Directions:
In the entries that follow, locate the line with "こまのぐ × mumokuteki POP UP SHOP", then restate that line and all later lines exactly as they appear, leaving pictures out.

══ Records for this exercise

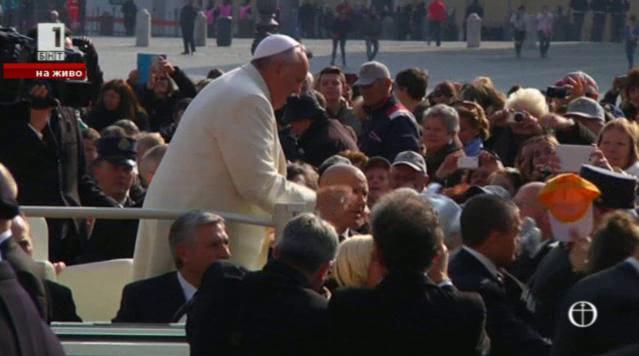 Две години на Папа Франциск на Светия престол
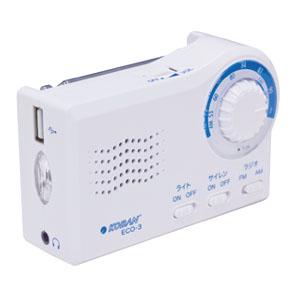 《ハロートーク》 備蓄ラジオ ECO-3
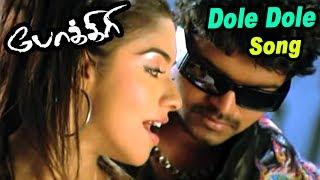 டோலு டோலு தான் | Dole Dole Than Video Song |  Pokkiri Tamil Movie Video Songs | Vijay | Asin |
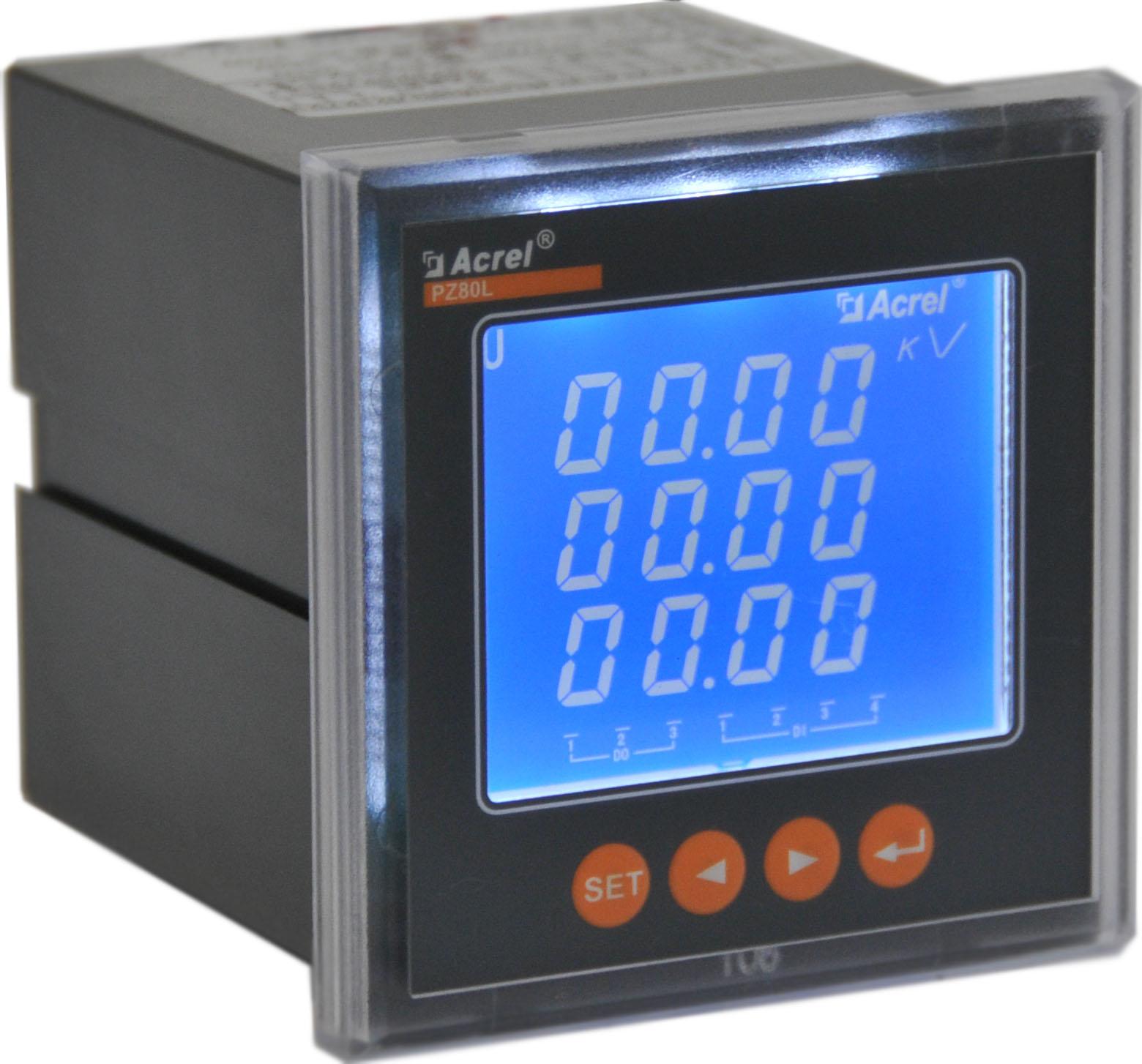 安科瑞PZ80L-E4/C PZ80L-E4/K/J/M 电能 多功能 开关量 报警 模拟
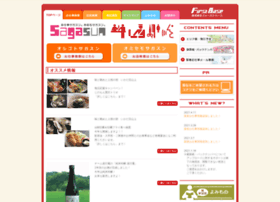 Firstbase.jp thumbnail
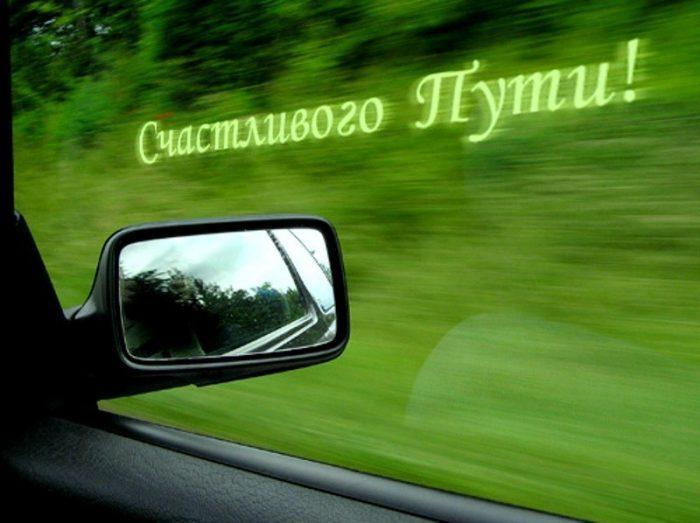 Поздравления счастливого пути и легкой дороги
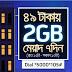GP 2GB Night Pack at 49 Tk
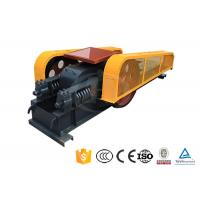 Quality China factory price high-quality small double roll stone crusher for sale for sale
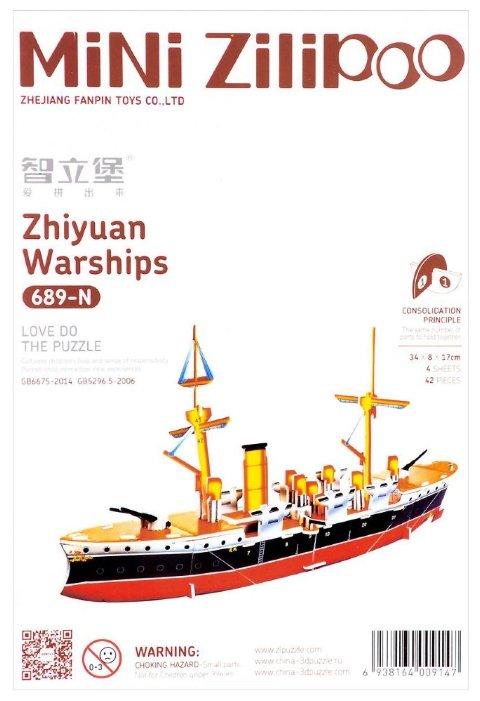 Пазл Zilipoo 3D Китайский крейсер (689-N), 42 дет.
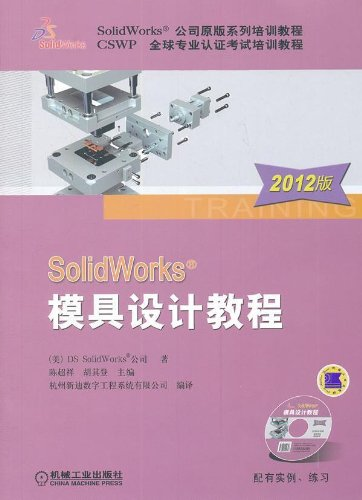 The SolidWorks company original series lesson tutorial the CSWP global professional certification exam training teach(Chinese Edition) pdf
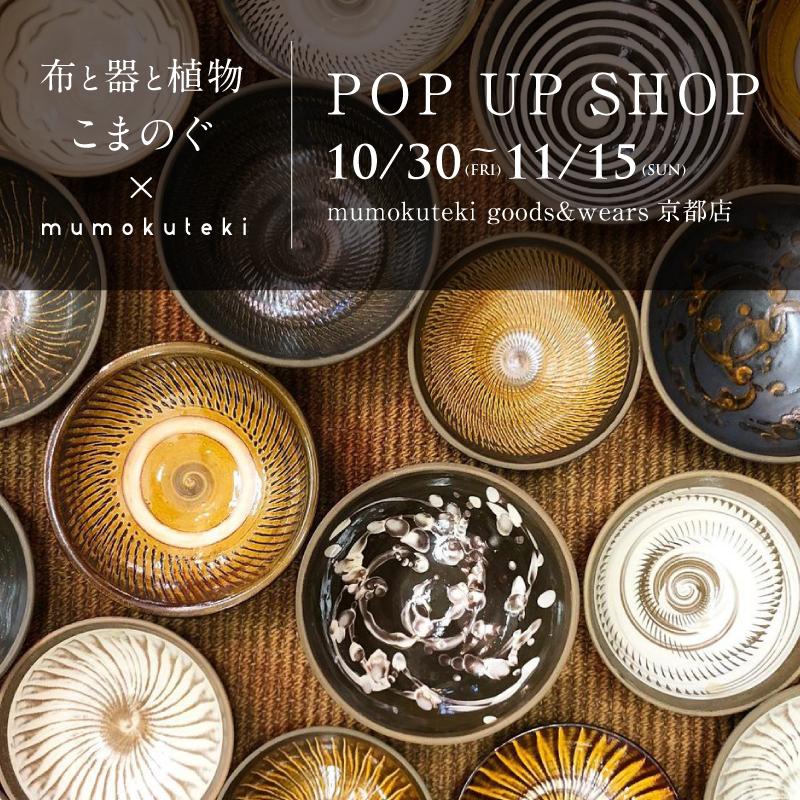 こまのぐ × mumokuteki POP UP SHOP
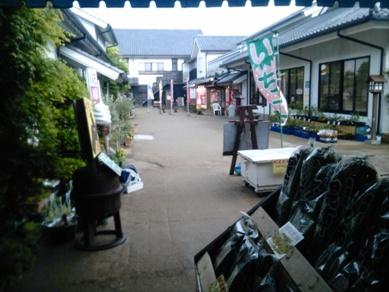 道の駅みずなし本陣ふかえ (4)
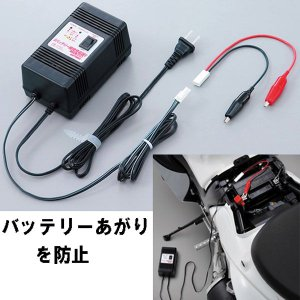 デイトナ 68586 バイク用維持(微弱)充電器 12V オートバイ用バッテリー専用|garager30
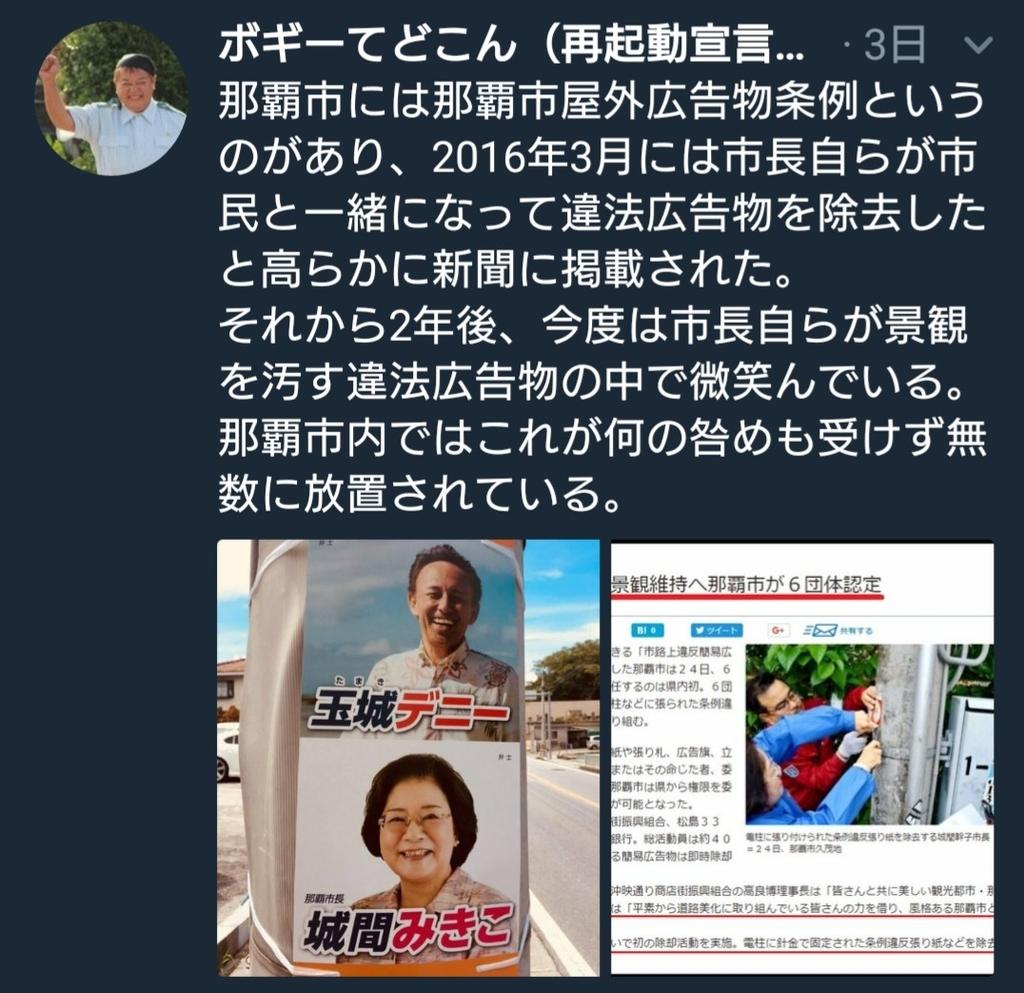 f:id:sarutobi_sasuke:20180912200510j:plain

════

Answer for the task:
 こまのぐ × mumokuteki POP UP SHOP
 道の駅みずなし本陣ふかえ (4)
 デイトナ 68586 バイク用維持(微弱)充電器 12V オートバイ用バッテリー専用|garager30
 f:id:sarutobi_sasuke:20180912200510j:plain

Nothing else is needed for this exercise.